Task directions. The required output is the stretch from the line containing "Acme Versailles Side" through the line containing "with my little sis" in the records below, unaltered and with no pictures.
Source data START
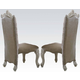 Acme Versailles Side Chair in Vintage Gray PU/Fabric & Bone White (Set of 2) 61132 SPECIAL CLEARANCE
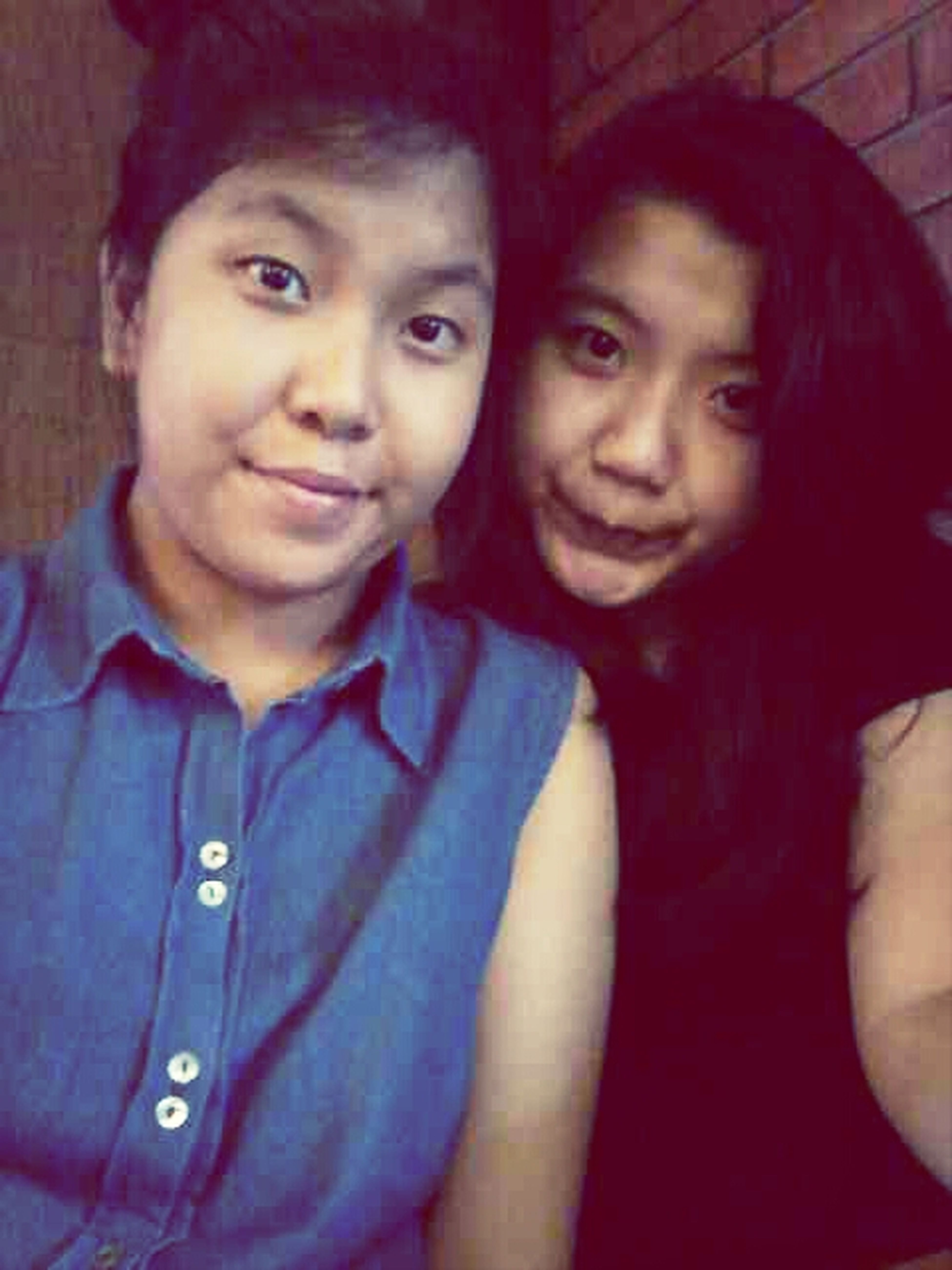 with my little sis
Source data END
Source data START
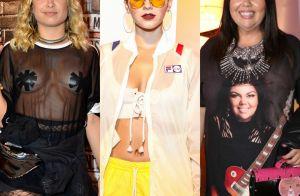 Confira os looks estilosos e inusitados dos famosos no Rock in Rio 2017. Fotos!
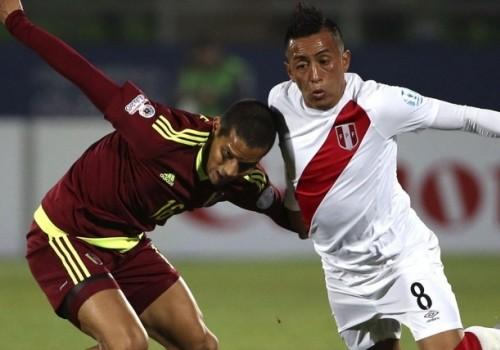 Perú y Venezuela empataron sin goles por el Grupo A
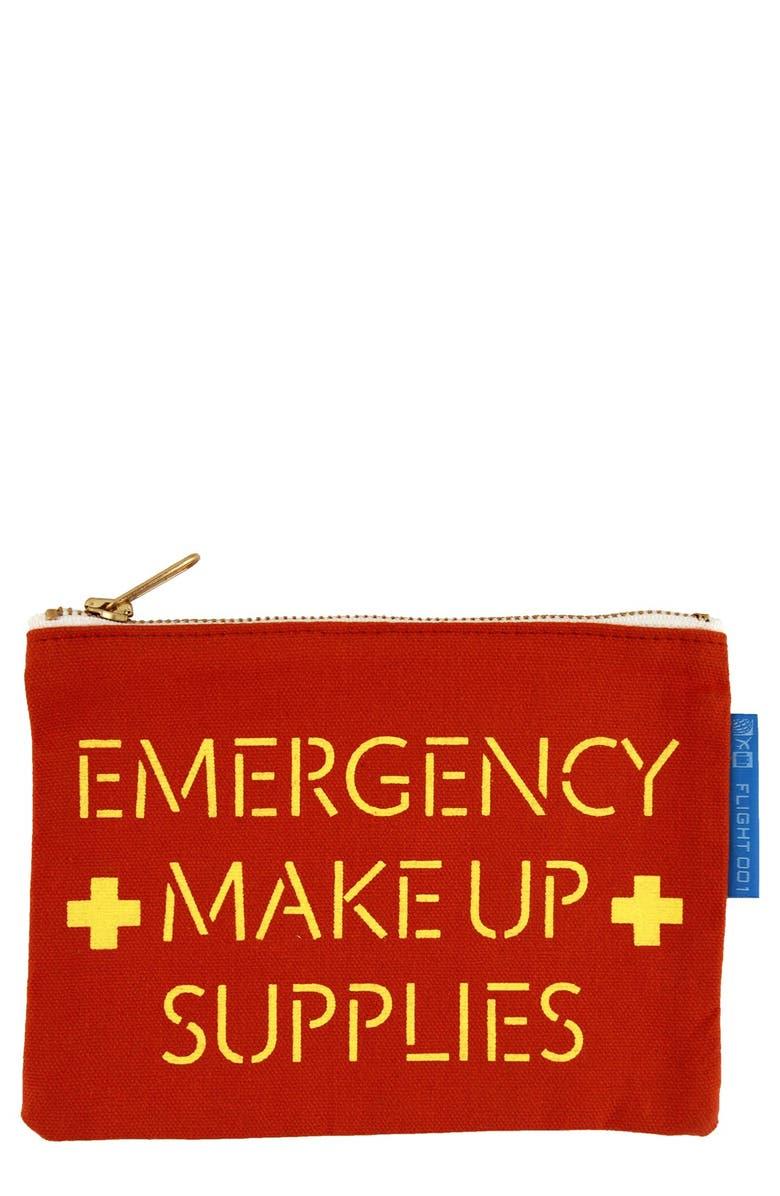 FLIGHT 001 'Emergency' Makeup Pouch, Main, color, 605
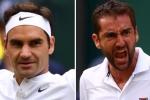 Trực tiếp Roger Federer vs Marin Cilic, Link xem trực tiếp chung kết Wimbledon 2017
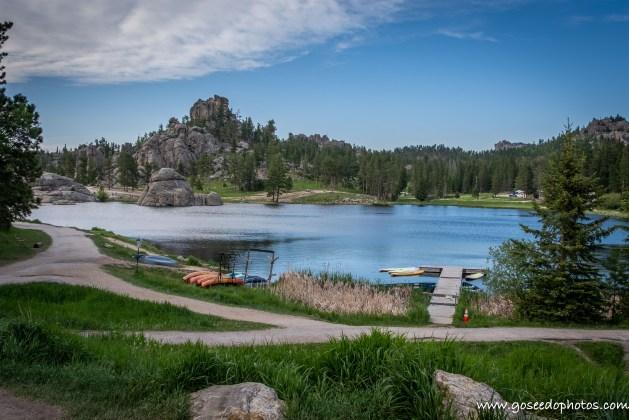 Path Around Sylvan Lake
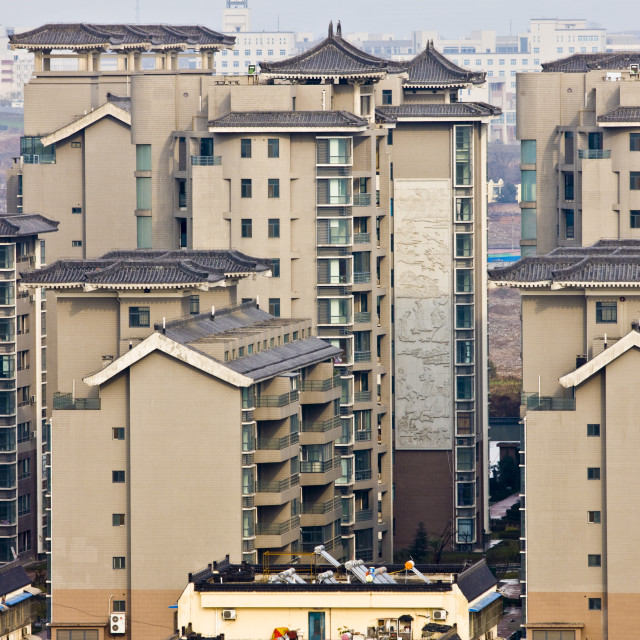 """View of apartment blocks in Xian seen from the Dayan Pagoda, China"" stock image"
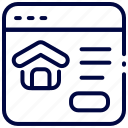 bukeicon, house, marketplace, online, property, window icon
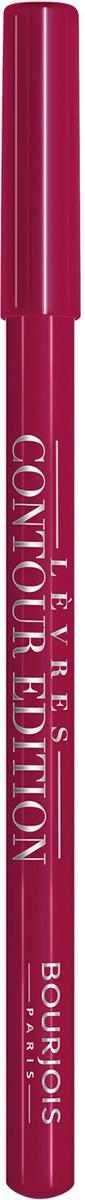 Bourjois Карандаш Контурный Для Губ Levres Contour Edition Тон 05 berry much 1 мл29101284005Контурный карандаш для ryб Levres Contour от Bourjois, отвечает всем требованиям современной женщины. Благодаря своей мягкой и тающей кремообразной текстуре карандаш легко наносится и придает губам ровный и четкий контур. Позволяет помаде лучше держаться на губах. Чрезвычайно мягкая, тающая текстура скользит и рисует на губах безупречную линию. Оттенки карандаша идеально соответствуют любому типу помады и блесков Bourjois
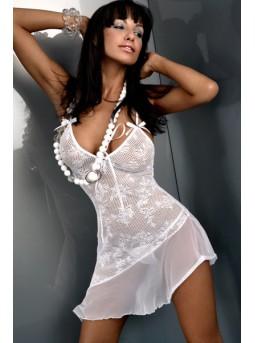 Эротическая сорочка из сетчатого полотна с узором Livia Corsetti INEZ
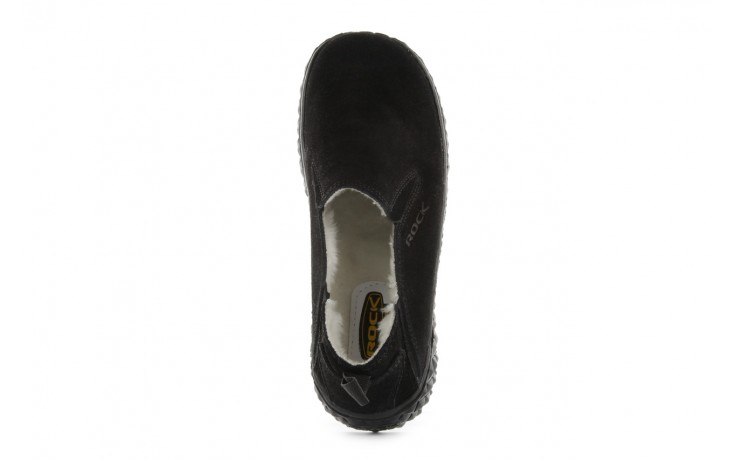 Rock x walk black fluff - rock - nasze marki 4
Source data END
Source data START
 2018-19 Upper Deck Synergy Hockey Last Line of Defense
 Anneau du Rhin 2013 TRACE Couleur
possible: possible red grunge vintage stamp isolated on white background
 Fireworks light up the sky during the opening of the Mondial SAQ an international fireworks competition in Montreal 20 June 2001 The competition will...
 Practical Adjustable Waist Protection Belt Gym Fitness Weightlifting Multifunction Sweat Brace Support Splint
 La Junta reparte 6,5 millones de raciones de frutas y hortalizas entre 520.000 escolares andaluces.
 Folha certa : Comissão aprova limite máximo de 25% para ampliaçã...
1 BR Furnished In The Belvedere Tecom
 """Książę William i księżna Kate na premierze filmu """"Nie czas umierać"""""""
Source data END
Answer to this problem.
 Acme Versailles Side Chair in Vintage Gray PU/Fabric & Bone White (Set of 2) 61132 SPECIAL CLEARANCE
 with my little sis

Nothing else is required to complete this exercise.